Issue #51, September 2003

The Standard Introduction    

 Life is a collaborative effort, encompassing more than we know.  In a time of "information overload," news, communication, and travel across great distances is common, yet we often talk at each other without listening, communicating, or understanding.
 Humanity needs its icons, but also its iconoclasts to grow beyond the good and bad qualities that now limit and describe us.  The essences of both God and us remain, in the midst of questions, to be discovered, experienced, and expressed.
 Please share in this on-going dialogue, remembering to indicate whether and how you wish to be identified.
 Blessings, love, and peace to you.                  ---Sister Who

The Spiral Dance

Approximately two years ago, we all woke up one morning to hear that acts of unimaginable violence had struck.  For a few moments, we forgot who was gay or straight, rich or poor, republican or democrat, pagan or christian.  We were simply members of humanity who--for one blessed moment--had a common cause to unite us and we were better than we've ever been.
I do not expect there to be any agreement, within the abundance of social critiques coinciding with this anniversary, on whether any lasting progress has been made or not, in terms of the ways we treat each other only two years later.  My personal opinion is that "the more things change, the more they stay the same," not because they have to, but rather because we don't believe in each other enough to make it otherwise.
We still have policemen and firemen who are unmotivated bigots when it comes to extending equal protection to certain minorities.  We still have financial ladder-climbers who would rather acquire a larger bank account or a more expensive car than consider for even one moment, establishing a personal "Good Samaritan" bank account, an account which receives a certain percentage of each paycheck to empower one to respond generously to anyone in need.  We still have millions of people dealing with excess while others within their immediate communities struggle to deal with never having enough.  

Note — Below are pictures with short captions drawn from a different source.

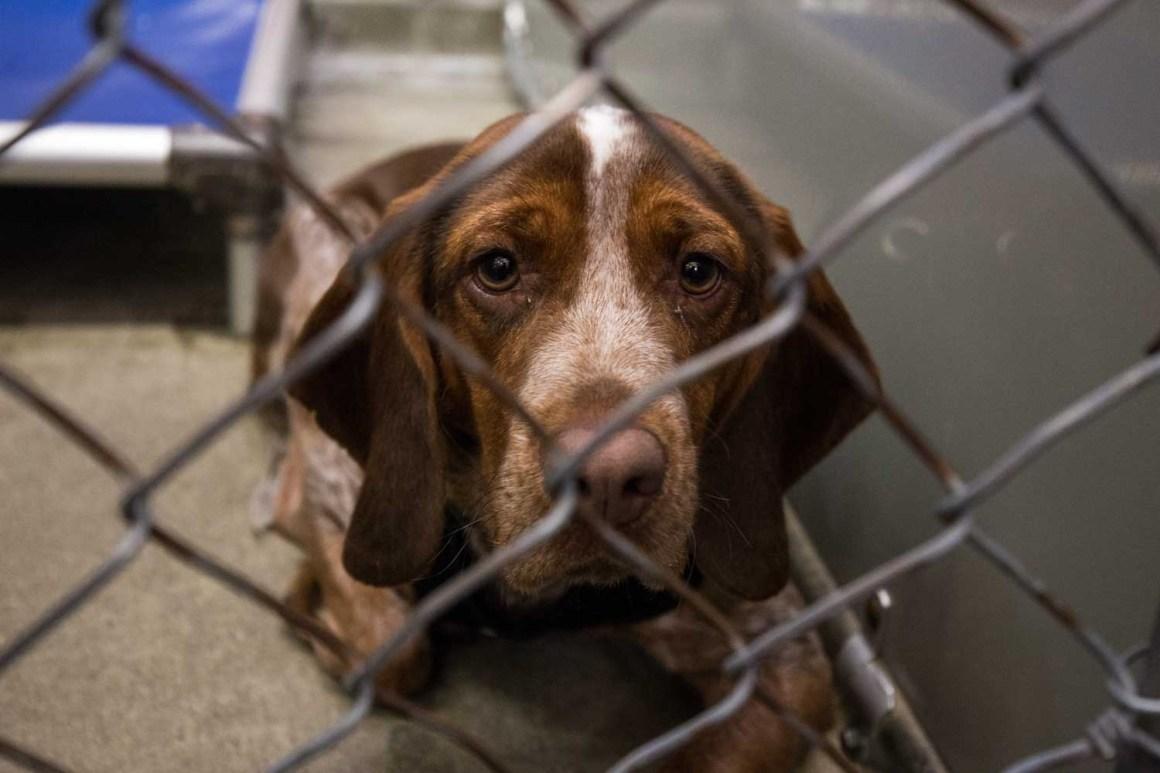 North Shore Animal League America Global Pet Adoptathon (Photo: Natalie Siebers)
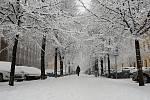 Brněnští silničáři bojují s přibývajícím sněhem.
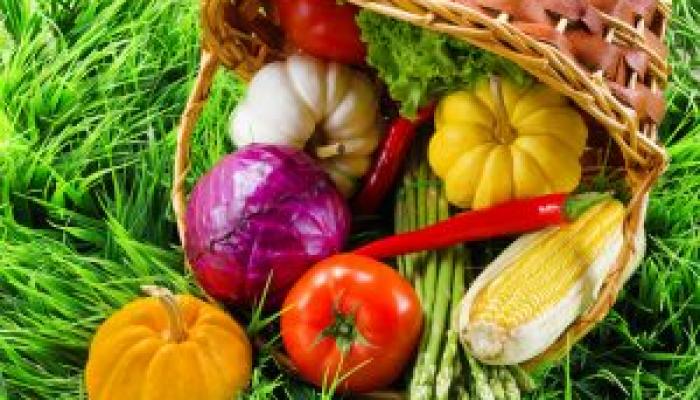 Basket of vegitables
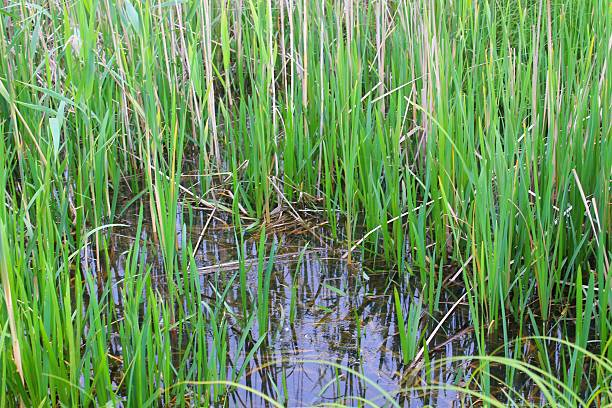 Green reeds in marsh Green reeds in the marsh shallow stock pictures, royalty-free photos & images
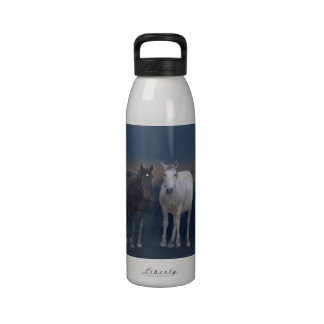 Utah Wild Mustangs Water Bottle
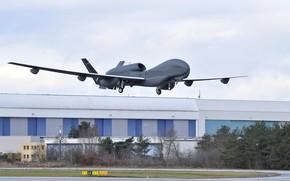 Picture military, Germany, flag, aviation, Euro Hawk, drone, vant, Northrop Grumman RQ-4 Global Hawk, sub-version of …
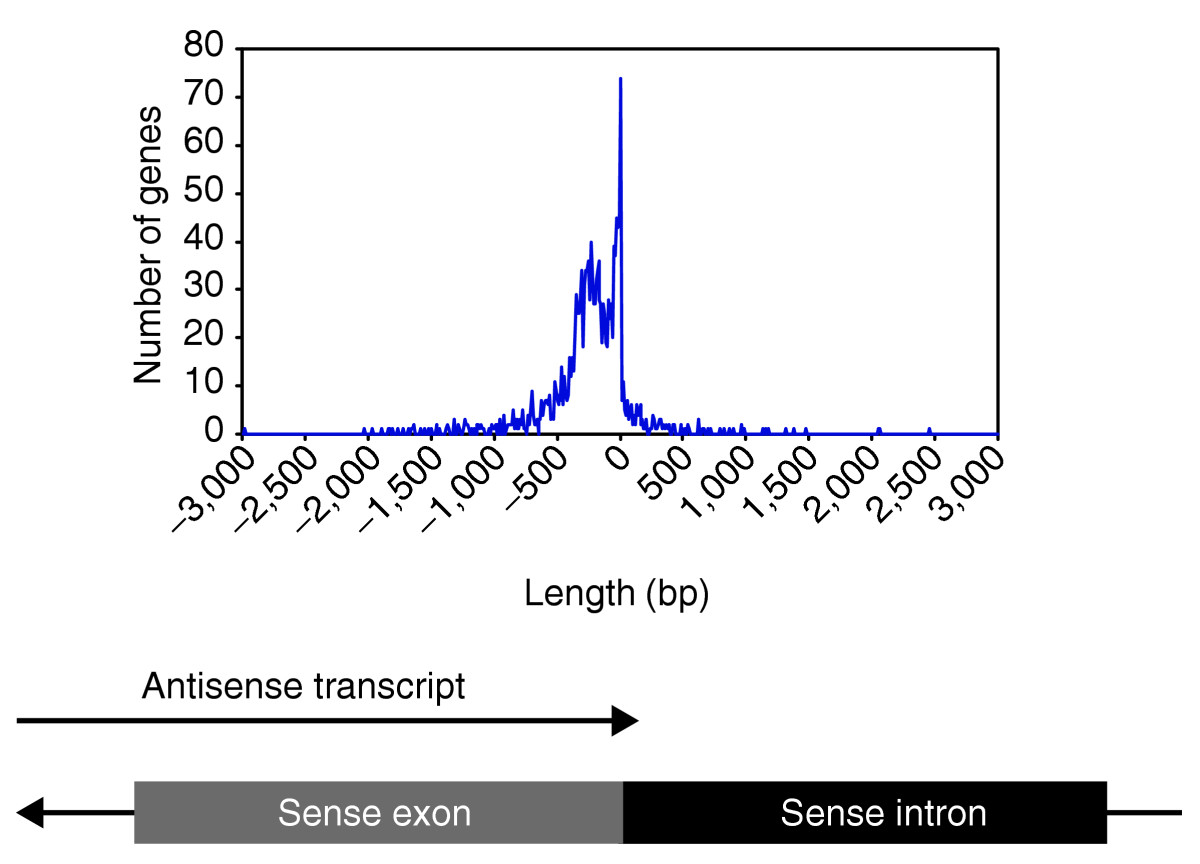 https://static-content.springer.com/image/art%3A10.1186%2Fgb-2005-6-6-r51/MediaObjects/13059_2004_Article_1086_Fig3_HTML.jpg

 I once suggested that one of God's challenges to America, is to learn how to deal responsibly with having an excess of nearly every kind of thing one can name.  Churches, businesses, grocery stores, schools, jobs, cars--and yet when we succeed in getting our needs met, instead of turning to help another person in need, we search instead for ways to accumulate and hoard even more.  

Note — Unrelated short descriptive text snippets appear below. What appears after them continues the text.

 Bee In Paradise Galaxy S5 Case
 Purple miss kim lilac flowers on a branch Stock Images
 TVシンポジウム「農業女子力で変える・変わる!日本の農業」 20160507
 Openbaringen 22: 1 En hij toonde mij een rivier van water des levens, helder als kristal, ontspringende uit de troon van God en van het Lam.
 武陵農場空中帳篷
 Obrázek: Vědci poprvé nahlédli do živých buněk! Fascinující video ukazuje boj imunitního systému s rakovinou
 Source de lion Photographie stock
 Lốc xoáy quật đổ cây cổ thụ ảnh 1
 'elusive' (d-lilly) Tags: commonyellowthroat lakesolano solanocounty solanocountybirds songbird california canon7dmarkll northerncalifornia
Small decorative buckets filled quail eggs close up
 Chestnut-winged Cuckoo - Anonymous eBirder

 Until our focus shifts to the welfare each and every human being equally, every act of accumulation plants the seed of a future conflict.  Every time we dismiss the emotional, psychological, and physical pain of another human being, we turn aside an opportunity to peacefully and constructively meet someone's need and ensure that a more violent resolution to the imbalance becomes that much more likely to happen.
On the other hand, it is "crazy-making" to me, to be aware of such problems with distribution within humanity and find myself unable to respond to everything of which I'm aware, unable to solve every problem which crosses my path, unable to balance my abilities and my awareness.  To ignore the problems is unthinkable.  To solve the problems, I am mostly unable.  To coexist with the problem until I become desensitized to it and it is little more than the societal wallpaper with which I live, is psychological and emotional suicide.

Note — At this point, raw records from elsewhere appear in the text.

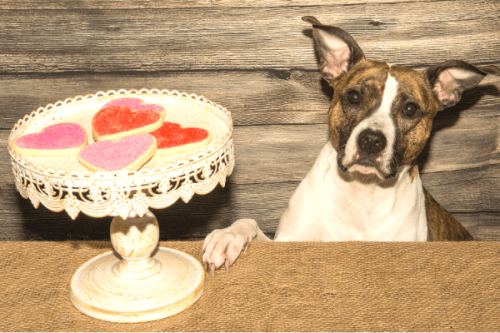 dog begging for a valentine's day cookie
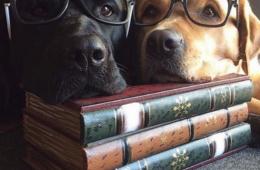 DogBookClub, la mignonnerie du lundi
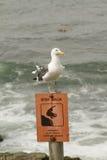Seagull på tecken Royaltyfri Foto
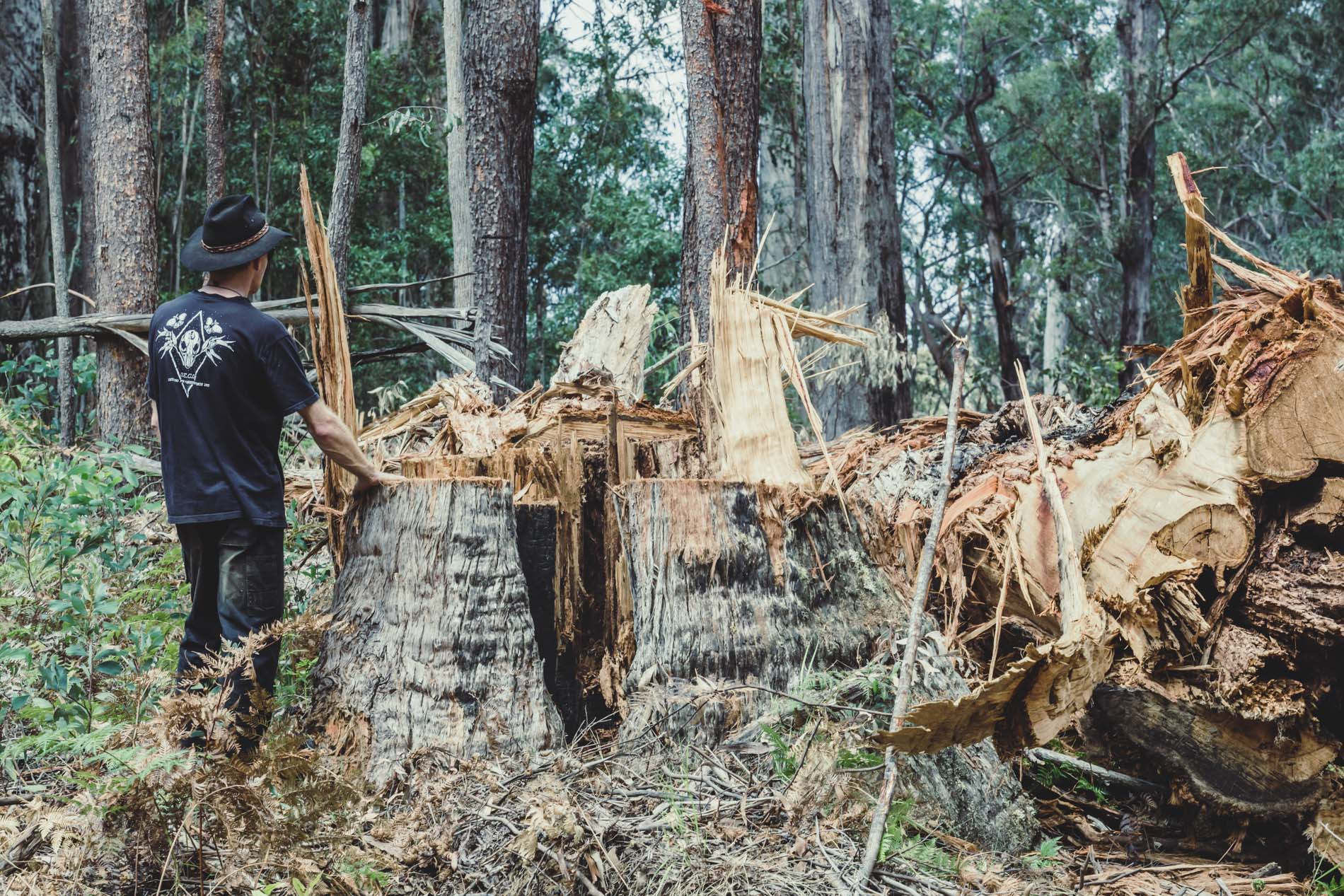 Logging old forest growth East Gippsland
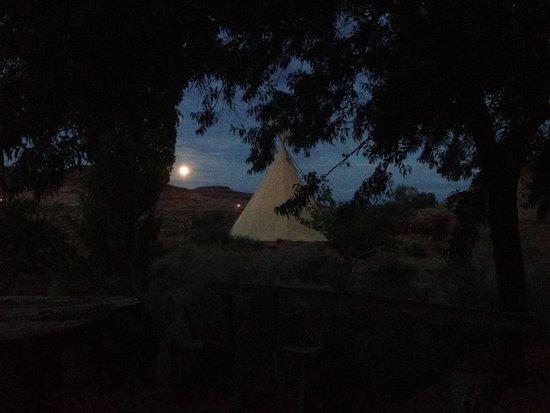 Firetree Bed & Breakfast : The super moon & tipi at Fire Tree Inn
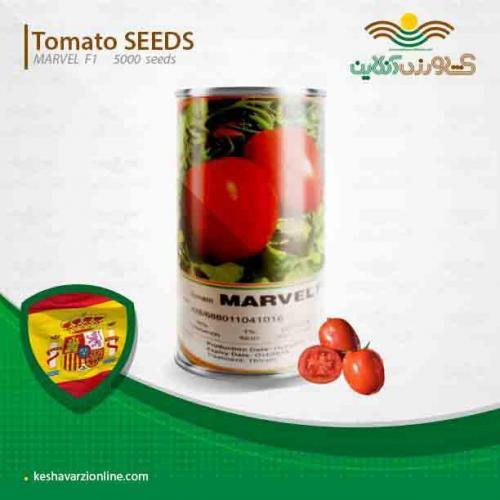 بذر گوجه پرمحصول مارول اسپانیا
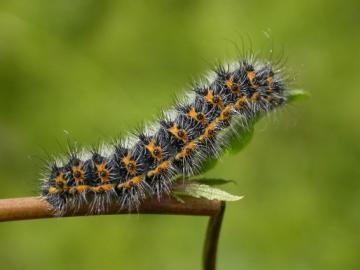 Emperor Moth (Caterpillar early instar) Copyright: Malcolm Riddler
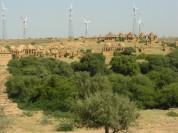 Jaisalmer Wind Park (India)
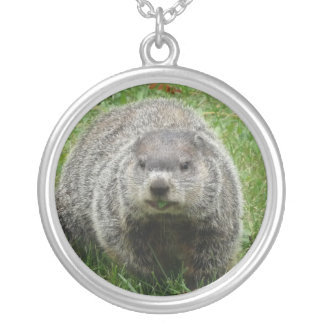 Groundhog Silver Plated Necklace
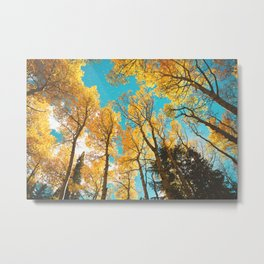 Rocky Mountain Autumn Metal Print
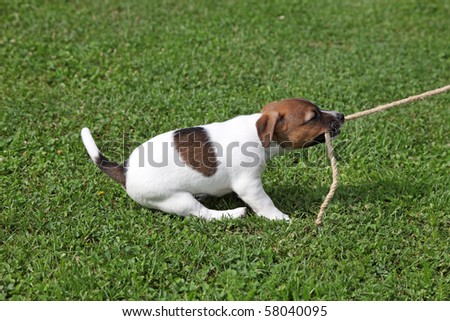 Jack Russel Terrier tugging on a rope - stock photo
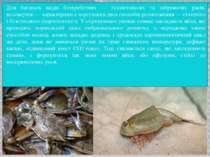 Для багатьох видів безхребетних — гіллястовусих та зяброногих раків, коловерт...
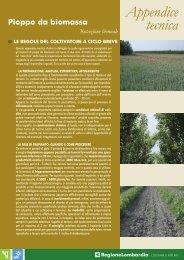 pioppo da biomassa rot. biennale.pdf - Progetto Energie Rinnovabili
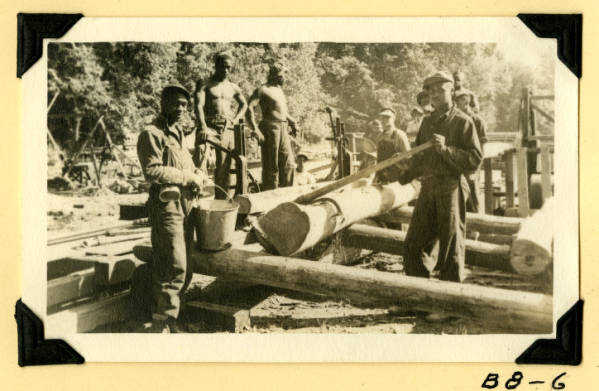 Fort Hill, hauling logs to sawmill photograph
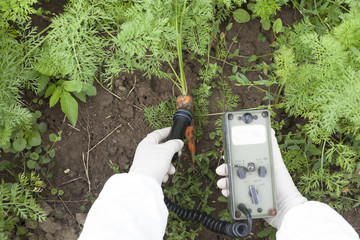 Measuring radiation levels of vegetable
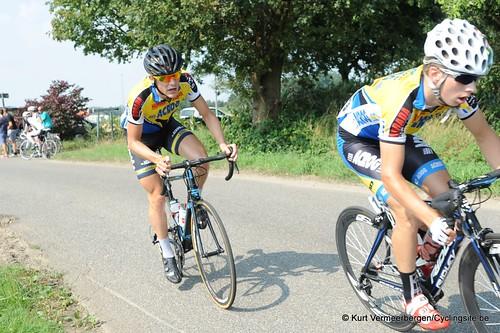 Geel Oosterlo  (84)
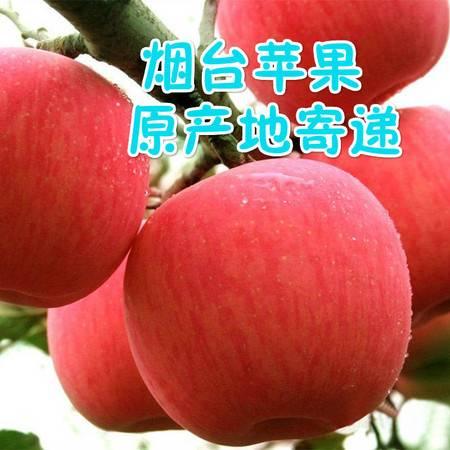 烟台苹果 栖霞红富士苹果80mm     箱装2800-3000g 生态示范田现货包邮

So I begin by understanding that the problem is not part of the wallpaper.  It is in fact a crisis of the survival of the individual and collective human soul, which is ultimately more valuable than any institutionalized religion's dogmas or any nation's sovereign laws will ever be.  We are in fact going through a crisis of such unimaginable implications that it would be terrifying to mentally grasp its scope for even a brief moment, made all the more terrifying by the sense of helplessness which towers over us every time we even think of trying to address the situation in any way.
I am reminded again of the brief story my bodybuilding coach told me, perhaps a year ago, of the little boy on the beach throwing starfish back into the surf as wave after wave of them kept getting washed up onto the beach.  "There's too many" a man called, "all your hard work just doesn't matter."  In response the boy threw yet another starfish back into the water and called back, "it mattered to that one."  
 The boy was aware on some level, obviously, that he wasn't going to save every starfish on the beach.  Yet he was equally aware that he would in fact save some of them, however great or small a percentage it might be.  
 A more wonderful conclusion to this story would be that people walking by, stopped to watch, until a very great crowd of people were gathered, watching the little boy throw one starfish after another back into the water.  
 For no apparent reason, an old woman with a cane hobbled forward and picked up a starfish, a beautiful red and purple one, hobbled to the water's edge and threw it as far as she could, out into the tumbling surf, then turned to retrieve yet another one of a different color.  
 After a moment, a college student mumbled, "what the hell" and walked out onto the wet sand to help.  Suddenly the beach turned into a human avalanche, gathering momentum quickly as more and more stepped out of the crowd and dozens and then hundreds of starfish were being returned to the safety of the sea where they belonged.  
 In almost no time at all, every starfish had been saved and the beach was instead filled with smiling, laughing, happy people, none of whom had any regrets about being part of the miracle of love.  Oh, by the way, to the best of my knowledge, none of the starfish ever said "thank you," but I don't think that mattered to any of the people who were there that day.
The really great thing about such a happy ending is that it really is possible.  If each one of us could set aside a blessed moment here and there to do nothing but give whatever we can to those in need, if each one of us were more willing to accept
people's help when it was offered, there would never be another starfish dying on the beach.  If anyone reading this hasn't figured it out already, we are the starfish.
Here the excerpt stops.